Le langage Logo, très populaire dans les années 1980 à l’occasion du plan « Informatique Pour Tous », est peu à peu tombé en désuétude contrairement à sa célèbre tortue. La (ré)introduction en 2016 du codage à l’école primaire et au collège ne semble pas lui avoir donné un second souffle, en particulier à cause de l’émergence de la programmation par blocs : non seulement celle-ci évite les écueils syntaxiques, mais elle permet une gamme d’activités plus variée dans des décors plus modernes que le jardin d’une tortue Logo.

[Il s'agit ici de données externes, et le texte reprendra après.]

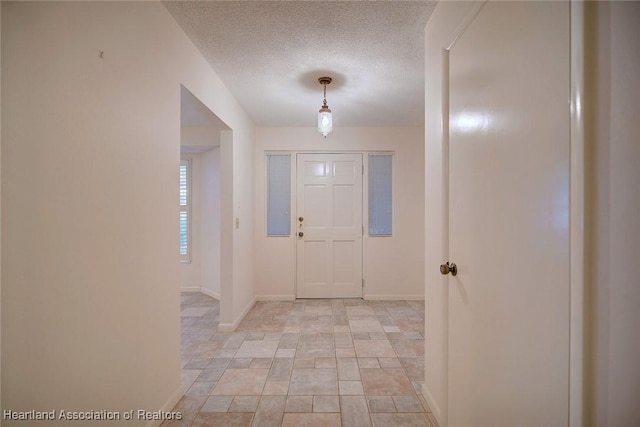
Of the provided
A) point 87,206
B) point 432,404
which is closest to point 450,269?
point 432,404

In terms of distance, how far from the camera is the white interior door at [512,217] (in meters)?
0.83

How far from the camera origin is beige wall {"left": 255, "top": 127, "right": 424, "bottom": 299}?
439 centimetres

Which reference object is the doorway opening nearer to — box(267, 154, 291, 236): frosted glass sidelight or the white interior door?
box(267, 154, 291, 236): frosted glass sidelight

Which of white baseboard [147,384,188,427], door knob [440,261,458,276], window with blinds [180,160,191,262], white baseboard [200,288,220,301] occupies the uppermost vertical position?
window with blinds [180,160,191,262]

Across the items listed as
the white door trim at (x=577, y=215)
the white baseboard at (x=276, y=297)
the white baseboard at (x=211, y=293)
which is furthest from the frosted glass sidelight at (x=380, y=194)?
the white door trim at (x=577, y=215)

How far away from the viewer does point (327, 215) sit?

J’ai donc été surpris quand un enseignant m’a contacté pour que j’intègre la syntaxe Logo dans un de mes logiciels pédagogiques (PluriAlgo), malgré les vertus pédagogiques avérées du langage. Je n’ai pas accédé à cette demande, mais cela m’a donné une autre idée de développement logiciel : créer un outil hybride permettant de bénéficier des avantages respectifs de la programmation par blocs et du langage Logo, à l’instar du logiciel SofusPy que j’ai développé pour associer programmation par blocs et Python. Pour y parvenir, il me fallait disposer d’un interpréteur Logo écrit en Javascript : l’ayant trouvé avec LWLogo, j’ai donc décidé de développer un outil (nommé LogoBlocs) que je vais présenter dans cet article.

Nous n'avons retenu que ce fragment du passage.